## ENTRIES SUPPLIED
══════════════════════════════

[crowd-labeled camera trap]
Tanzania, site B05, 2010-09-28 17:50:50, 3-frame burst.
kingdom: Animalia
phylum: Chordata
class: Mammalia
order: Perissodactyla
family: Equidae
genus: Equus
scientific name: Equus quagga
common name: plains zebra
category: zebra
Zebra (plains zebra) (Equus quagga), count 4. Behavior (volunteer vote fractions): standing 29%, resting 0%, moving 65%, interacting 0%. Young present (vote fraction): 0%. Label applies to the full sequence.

══════════════════════════════

## REQUIRED WORK
The answer should consist only of the lines from the one with "common name: plains zebra" to the final line of the records above, retyped word for word.

## RESULT FOR THIS TASK
common name: plains zebra
category: zebra
Zebra (plains zebra) (Equus quagga), count 4. Behavior (volunteer vote fractions): standing 29%, resting 0%, moving 65%, interacting 0%. Young present (vote fraction): 0%. Label applies to the full sequence.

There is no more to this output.